In the past several years, there has a been public furore over “donations” by leading politicians of gobs of money to Kenyan churches on Sundays. Jubilee’s William Ruto, the country’s numero dos, has been the main “benefactor” to the Kenyan Church. Every weekend, and sometimes twice on Sundays, Mr Ruto carpet-bombs churches in Central Kenya and Luhya country with wads of cash. The clerics have received the loot as though it was manna from heaven. The mullah isn’t in the thousands, but tens of millions of precious shillings. I should be forgiven for thinking that Mr Ruto has more money than God. That’s one of the reasons why one would dump such colossal sums in the house of God.

DIRTY MONEY

Two moral questions have been raised about what Mr Ruto calls “tithes” but what his critics call “dirty money”. The first is directed at Mr Ruto and his ilk. This is the question – where on Earth does he get the humongous gazillions to plaster all over the Kenyan Church? We know that Mr Ruto, unlike many top leaders, wasn’t born with a silver spoon in his mouth. The self-described “chicken hustler” was born dirt poor. The public narrative is that it’s through chicanery, skulduggery, and theft Mr Ruto has amassed his billions. Whether this is fact, or faction, no one knows. Although I believe the sleuths at NIS know everything. Mr Ruto himself has denied that he’s corrupt.

But to many, the denials are lame because it simply defies logic that a person whose public career is known could’ve legitimately made billions out of thin air. Mr Ruto himself hasn’t helped his case by failing to produce an audited account of his wealth and patrimony, if any. The law requires that every public officer declare their wealth on the pain of perjury.

That Mr Ruto hasn’t done so leaves the impression that he has something to hide.
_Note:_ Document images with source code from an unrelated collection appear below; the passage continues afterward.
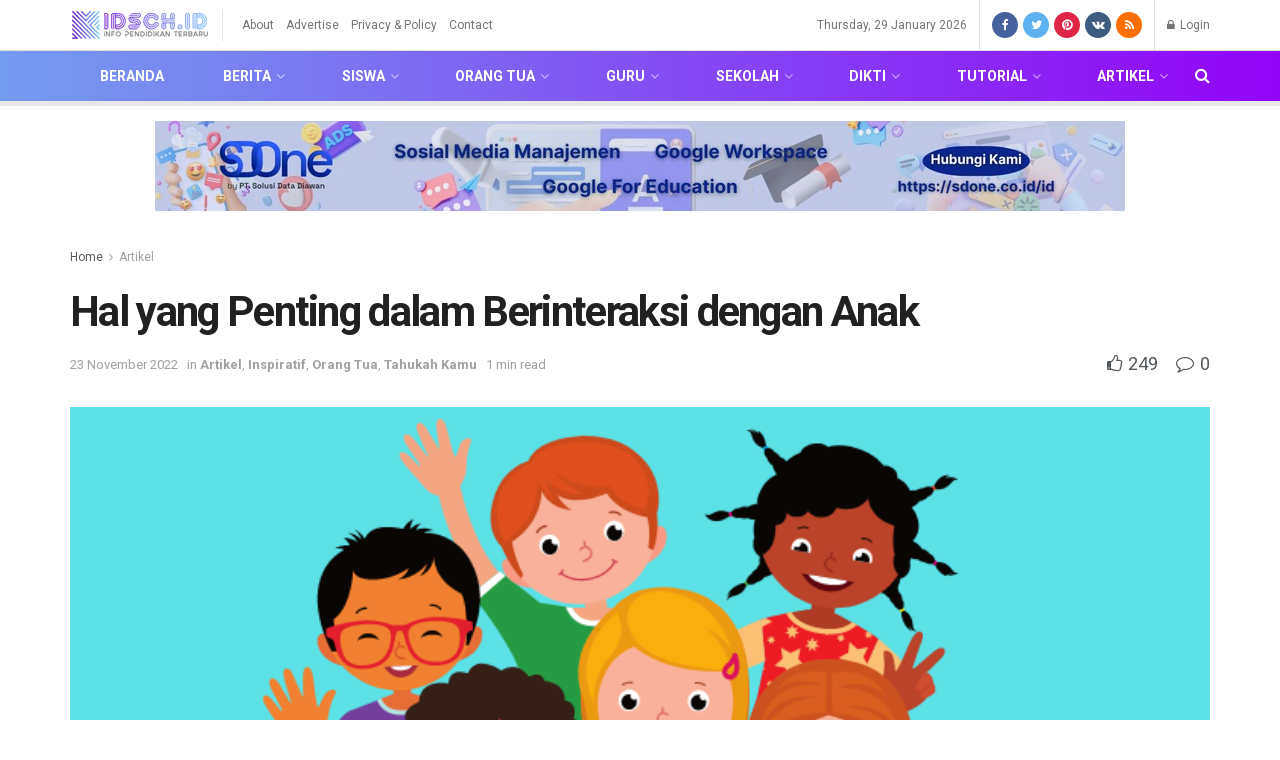

--- FILE ---
content_type: text/html; charset=utf-8
request_url: https://www.google.com/recaptcha/api2/aframe
body_size: 267
content:
<!DOCTYPE HTML><html><head><meta http-equiv="content-type" content="text/html; charset=UTF-8"></head><body><script nonce="mlKdp33KxVriiqSjWjxHWg">/** Anti-fraud and anti-abuse applications only. See google.com/recaptcha */ try{var clients={'sodar':'https://pagead2.googlesyndication.com/pagead/sodar?'};window.addEventListener("message",function(a){try{if(a.source===window.parent){var b=JSON.parse(a.data);var c=clients[b['id']];if(c){var d=document.createElement('img');d.src=c+b['params']+'&rc='+(localStorage.getItem("rc::a")?sessionStorage.getItem("rc::b"):"");window.document.body.appendChild(d);sessionStorage.setItem("rc::e",parseInt(sessionStorage.getItem("rc::e")||0)+1);localStorage.setItem("rc::h",'1769756017541');}}}catch(b){}});window.parent.postMessage("_grecaptcha_ready", "*");}catch(b){}</script></body></html>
More importantly, it would be foolish for any shrewd businessman to drop money as though it was useless confetti. But when challenged, Mr Ruto avers, tongue-in-cheek, that he’s investing in heaven and no one should tell him how to tithe.

FAUSTIAN BARGAIN

The second, and more important and pivotal question, is directed at the Kenyan Church and the clerics. Why on God’s good earth are godly men and women accepting monies whose source is murky at best and criminal at worst? Would Jesus aid and abet money laundering, if that’s what’s actually going on? Would the traders in the marketplace have bought Jesus for thirty pieces of silver?

Did Jesus not whip money changers and other greedy human gremlins from the temples? Isn’t he, or she, who receives the proceeds of corruption as guilty as the one who gives them? Where is the morality of the church that’s knee-deep in the chain of corruption? To whom shall the corrupt priest confess?

A Faustian bargain is a deal with the devil. It’s a pact done by people without conscience. In it, morality is a word that’s unknown. Partners in such a bargain will do and say anything to benefit themselves. They are devoid of any and all morality. In an ideal world, a Faustian bargain would be the diametric opposite of the Church. If the Church can’t distinguish between a simple right and a simple wrong, then it’s not a house of God, but the Devil’s den. It’s fighting not to save the souls of men, but to win the hearts of Lucifer and his disciples.

Makau Mutua is SUNY Distinguished Professor at SUNY Buffalo Law School and Chair of KHRC. @makaumutua.